On Fri, 16 Dec 2022 at 11:43, Harald Arnesen <skogtun(a)gmail.com> wrote:
Thanks! Very interesting, I didn't know much of this.
My pleasure.
I am a daily Unix user but my main interests tend to lie elsewhere.
I don't have any citations for this, but it looked to me, watching in
the magazines at the time, that _before_ the Amiga deal, QNX did run
on PCs for testing purposes, but I am not totally sure if it had a GUI
at all, and little to no multimedia support.
My impression is that QNX implemented that for Amiga Inc and then were
left with it when Amiga turned its gaze on Tao and Elate.
(Some of the best remaining info about Intent and Elate is in HN comments, e.g.
https://news.ycombinator.com/item?id=16053726
https://news.ycombinator.com/item?id=9807269
Which leads to:
http://www.uruk.org/emu/Taos.html )
I am curious to know if the TAOS virtual-processor,
all-binaries-are-CPU-independent, model influenced or inspired
Inferno. I think that Inferno postdates TAOS.

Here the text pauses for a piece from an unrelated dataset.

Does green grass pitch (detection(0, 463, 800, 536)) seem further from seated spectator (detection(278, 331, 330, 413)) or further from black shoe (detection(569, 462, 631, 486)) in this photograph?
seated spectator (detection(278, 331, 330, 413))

But returning to QNX: my impression is, they implemented a GUI and
multimedia frameworks for Amiga, Amiga changed its mind, and QNX
offered it as a PC dev kit for a while.
E.g.
https://archive.org/details/qnx-neutrino-rtos-x86-runtime-kit-6.3.0-sp3
But the only mass-market end-user-facing graphical multimedia-capable
QNX devices I know of were the Blackberry X smartphones. (And
cancelled tablet and netbook.)
I owned a Blackberry Passport. A lovely device with a lovely OS... but
too late and it flopped.
So, oddly, and accidentally and unintentionally, Amiga Inc was
directly responsible for the Blackberry smartphone OS.